*** Opening of Records for the exercise ***

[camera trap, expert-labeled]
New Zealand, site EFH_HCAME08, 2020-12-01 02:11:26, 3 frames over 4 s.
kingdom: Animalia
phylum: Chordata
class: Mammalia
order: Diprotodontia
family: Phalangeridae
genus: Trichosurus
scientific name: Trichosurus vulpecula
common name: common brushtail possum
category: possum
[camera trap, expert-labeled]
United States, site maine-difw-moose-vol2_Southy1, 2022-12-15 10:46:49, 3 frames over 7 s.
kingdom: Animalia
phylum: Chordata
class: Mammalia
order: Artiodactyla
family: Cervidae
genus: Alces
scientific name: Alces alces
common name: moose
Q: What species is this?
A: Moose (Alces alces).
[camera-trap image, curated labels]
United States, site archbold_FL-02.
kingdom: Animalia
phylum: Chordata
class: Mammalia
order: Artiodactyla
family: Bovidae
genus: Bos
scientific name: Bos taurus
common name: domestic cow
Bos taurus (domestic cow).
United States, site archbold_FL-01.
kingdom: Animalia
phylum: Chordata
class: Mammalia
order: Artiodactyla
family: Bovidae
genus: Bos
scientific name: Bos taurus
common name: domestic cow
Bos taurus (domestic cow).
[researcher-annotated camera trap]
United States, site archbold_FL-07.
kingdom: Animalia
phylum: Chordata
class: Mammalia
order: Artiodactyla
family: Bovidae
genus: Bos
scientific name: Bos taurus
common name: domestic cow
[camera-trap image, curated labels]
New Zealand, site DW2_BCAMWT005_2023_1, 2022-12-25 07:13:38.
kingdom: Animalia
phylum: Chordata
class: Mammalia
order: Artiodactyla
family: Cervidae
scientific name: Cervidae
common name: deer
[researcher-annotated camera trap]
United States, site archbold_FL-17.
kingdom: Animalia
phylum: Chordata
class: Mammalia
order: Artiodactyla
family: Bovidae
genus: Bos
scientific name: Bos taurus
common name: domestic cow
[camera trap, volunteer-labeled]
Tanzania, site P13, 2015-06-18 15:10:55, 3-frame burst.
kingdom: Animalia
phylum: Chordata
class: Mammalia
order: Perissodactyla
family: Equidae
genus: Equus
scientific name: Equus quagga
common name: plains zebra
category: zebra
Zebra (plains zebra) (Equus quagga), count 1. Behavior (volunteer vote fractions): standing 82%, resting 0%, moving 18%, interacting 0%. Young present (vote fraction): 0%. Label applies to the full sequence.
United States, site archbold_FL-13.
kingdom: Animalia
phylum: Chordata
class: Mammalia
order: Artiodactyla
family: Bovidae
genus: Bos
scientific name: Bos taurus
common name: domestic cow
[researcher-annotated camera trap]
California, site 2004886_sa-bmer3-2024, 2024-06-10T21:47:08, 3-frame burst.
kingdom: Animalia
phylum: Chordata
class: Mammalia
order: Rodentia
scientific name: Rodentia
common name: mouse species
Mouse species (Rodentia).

*** Close of Records for the exercise ***

§ **What is needed**
Take the material above and reproduce it word for word.

§ **Exercise solution**
[camera trap, expert-labeled]
New Zealand, site EFH_HCAME08, 2020-12-01 02:11:26, 3 frames over 4 s.
kingdom: Animalia
phylum: Chordata
class: Mammalia
order: Diprotodontia
family: Phalangeridae
genus: Trichosurus
scientific name: Trichosurus vulpecula
common name: common brushtail possum
category: possum
[camera trap, expert-labeled]
United States, site maine-difw-moose-vol2_Southy1, 2022-12-15 10:46:49, 3 frames over 7 s.
kingdom: Animalia
phylum: Chordata
class: Mammalia
order: Artiodactyla
family: Cervidae
genus: Alces
scientific name: Alces alces
common name: moose
Q: What species is this?
A: Moose (Alces alces).
[camera-trap image, curated labels]
United States, site archbold_FL-02.
kingdom: Animalia
phylum: Chordata
class: Mammalia
order: Artiodactyla
family: Bovidae
genus: Bos
scientific name: Bos taurus
common name: domestic cow
Bos taurus (domestic cow).
United States, site archbold_FL-01.
kingdom: Animalia
phylum: Chordata
class: Mammalia
order: Artiodactyla
family: Bovidae
genus: Bos
scientific name: Bos taurus
common name: domestic cow
Bos taurus (domestic cow).
[researcher-annotated camera trap]
United States, site archbold_FL-07.
kingdom: Animalia
phylum: Chordata
class: Mammalia
order: Artiodactyla
family: Bovidae
genus: Bos
scientific name: Bos taurus
common name: domestic cow
[camera-trap image, curated labels]
New Zealand, site DW2_BCAMWT005_2023_1, 2022-12-25 07:13:38.
kingdom: Animalia
phylum: Chordata
class: Mammalia
order: Artiodactyla
family: Cervidae
scientific name: Cervidae
common name: deer
[researcher-annotated camera trap]
United States, site archbold_FL-17.
kingdom: Animalia
phylum: Chordata
class: Mammalia
order: Artiodactyla
family: Bovidae
genus: Bos
scientific name: Bos taurus
common name: domestic cow
[camera trap, volunteer-labeled]
Tanzania, site P13, 2015-06-18 15:10:55, 3-frame burst.
kingdom: Animalia
phylum: Chordata
class: Mammalia
order: Perissodactyla
family: Equidae
genus: Equus
scientific name: Equus quagga
common name: plains zebra
category: zebra
Zebra (plains zebra) (Equus quagga), count 1. Behavior (volunteer vote fractions): standing 82%, resting 0%, moving 18%, interacting 0%. Young present (vote fraction): 0%. Label applies to the full sequence.
United States, site archbold_FL-13.
kingdom: Animalia
phylum: Chordata
class: Mammalia
order: Artiodactyla
family: Bovidae
genus: Bos
scientific name: Bos taurus
common name: domestic cow
[researcher-annotated camera trap]
California, site 2004886_sa-bmer3-2024, 2024-06-10T21:47:08, 3-frame burst.
kingdom: Animalia
phylum: Chordata
class: Mammalia
order: Rodentia
scientific name: Rodentia
common name: mouse species
Mouse species (Rodentia).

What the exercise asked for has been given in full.